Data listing
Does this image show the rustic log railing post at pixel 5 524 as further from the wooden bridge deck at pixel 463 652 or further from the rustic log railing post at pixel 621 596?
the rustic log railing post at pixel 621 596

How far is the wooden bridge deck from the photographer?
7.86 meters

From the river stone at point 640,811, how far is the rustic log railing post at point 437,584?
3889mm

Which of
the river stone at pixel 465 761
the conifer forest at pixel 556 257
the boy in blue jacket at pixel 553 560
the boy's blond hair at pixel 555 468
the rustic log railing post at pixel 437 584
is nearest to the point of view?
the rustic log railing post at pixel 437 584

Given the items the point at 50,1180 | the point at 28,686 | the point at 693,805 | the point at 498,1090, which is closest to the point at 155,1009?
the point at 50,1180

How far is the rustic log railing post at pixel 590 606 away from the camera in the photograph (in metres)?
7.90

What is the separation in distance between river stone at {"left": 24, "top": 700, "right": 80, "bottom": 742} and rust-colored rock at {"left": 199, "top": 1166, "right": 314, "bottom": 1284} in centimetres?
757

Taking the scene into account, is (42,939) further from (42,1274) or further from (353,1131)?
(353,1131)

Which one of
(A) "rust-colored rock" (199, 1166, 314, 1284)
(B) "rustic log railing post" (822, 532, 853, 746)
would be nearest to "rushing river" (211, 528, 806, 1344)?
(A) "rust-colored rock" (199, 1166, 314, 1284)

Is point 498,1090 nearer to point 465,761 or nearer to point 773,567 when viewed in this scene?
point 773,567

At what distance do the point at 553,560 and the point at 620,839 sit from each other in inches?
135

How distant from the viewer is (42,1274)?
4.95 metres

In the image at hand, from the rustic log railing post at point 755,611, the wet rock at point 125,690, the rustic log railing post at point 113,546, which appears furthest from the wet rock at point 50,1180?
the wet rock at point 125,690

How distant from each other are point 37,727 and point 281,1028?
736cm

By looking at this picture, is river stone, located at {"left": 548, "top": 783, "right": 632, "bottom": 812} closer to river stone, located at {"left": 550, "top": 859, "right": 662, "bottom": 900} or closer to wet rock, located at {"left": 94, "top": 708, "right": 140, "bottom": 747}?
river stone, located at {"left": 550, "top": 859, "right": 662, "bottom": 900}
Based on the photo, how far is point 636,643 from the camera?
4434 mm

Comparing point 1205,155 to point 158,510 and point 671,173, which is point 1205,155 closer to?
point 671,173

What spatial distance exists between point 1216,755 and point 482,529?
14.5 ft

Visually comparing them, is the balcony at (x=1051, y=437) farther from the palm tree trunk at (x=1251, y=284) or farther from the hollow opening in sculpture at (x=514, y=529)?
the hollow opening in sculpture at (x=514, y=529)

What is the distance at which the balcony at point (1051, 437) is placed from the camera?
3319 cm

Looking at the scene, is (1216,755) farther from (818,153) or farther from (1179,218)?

• Requirement: Print all of the records above again, word for word and unchanged.

• Correct answer:
Does this image show the rustic log railing post at pixel 5 524 as further from the wooden bridge deck at pixel 463 652 or further from the rustic log railing post at pixel 621 596?
the rustic log railing post at pixel 621 596

How far is the wooden bridge deck from the photographer?
7.86 meters

From the river stone at point 640,811, how far is the rustic log railing post at point 437,584?
3889mm

Which of
the river stone at pixel 465 761
the conifer forest at pixel 556 257
the boy in blue jacket at pixel 553 560
the boy's blond hair at pixel 555 468
the rustic log railing post at pixel 437 584
is nearest to the point of view?
the rustic log railing post at pixel 437 584

Given the items the point at 50,1180 | the point at 28,686 | the point at 693,805 | the point at 498,1090, which is closest to the point at 155,1009?
the point at 50,1180

How far is the rustic log railing post at pixel 590 606 away from the camera in the photograph (in metres)?
7.90

What is the separation in distance between river stone at {"left": 24, "top": 700, "right": 80, "bottom": 742} and rust-colored rock at {"left": 199, "top": 1166, "right": 314, "bottom": 1284} in centimetres?
757

Taking the scene into account, is (42,939) further from (42,1274) or further from (353,1131)?
(353,1131)

Which one of
(A) "rust-colored rock" (199, 1166, 314, 1284)
(B) "rustic log railing post" (822, 532, 853, 746)
would be nearest to "rushing river" (211, 528, 806, 1344)?
(A) "rust-colored rock" (199, 1166, 314, 1284)

Is point 498,1090 nearer to point 465,761 or nearer to point 773,567 when viewed in this scene?
point 773,567

At what distance do the point at 553,560 and the point at 620,839 sit from each other in inches?
135

How distant from the viewer is (42,1274)?
4.95 metres

In the image at hand, from the rustic log railing post at point 755,611, the wet rock at point 125,690, the rustic log railing post at point 113,546, which appears furthest from the wet rock at point 50,1180?
the wet rock at point 125,690

How distant from each other are point 37,727 and point 281,1028?
736cm

By looking at this picture, is river stone, located at {"left": 548, "top": 783, "right": 632, "bottom": 812} closer to river stone, located at {"left": 550, "top": 859, "right": 662, "bottom": 900} or closer to wet rock, located at {"left": 94, "top": 708, "right": 140, "bottom": 747}?
river stone, located at {"left": 550, "top": 859, "right": 662, "bottom": 900}
Based on the photo, how far is point 636,643 from the camera?
4434 mm

Comparing point 1205,155 to point 158,510 and point 671,173, which is point 1205,155 closer to?
point 671,173

What spatial distance exists between point 1216,755 and point 482,529?
14.5 ft

Visually comparing them, is the balcony at (x=1051, y=437) farther from the palm tree trunk at (x=1251, y=284) or farther from the hollow opening in sculpture at (x=514, y=529)?
the hollow opening in sculpture at (x=514, y=529)

What is the distance at which the balcony at point (1051, 437) is placed from the camera?
3319 cm

Looking at the scene, is (1216,755) farther from (818,153) or farther from (1179,218)?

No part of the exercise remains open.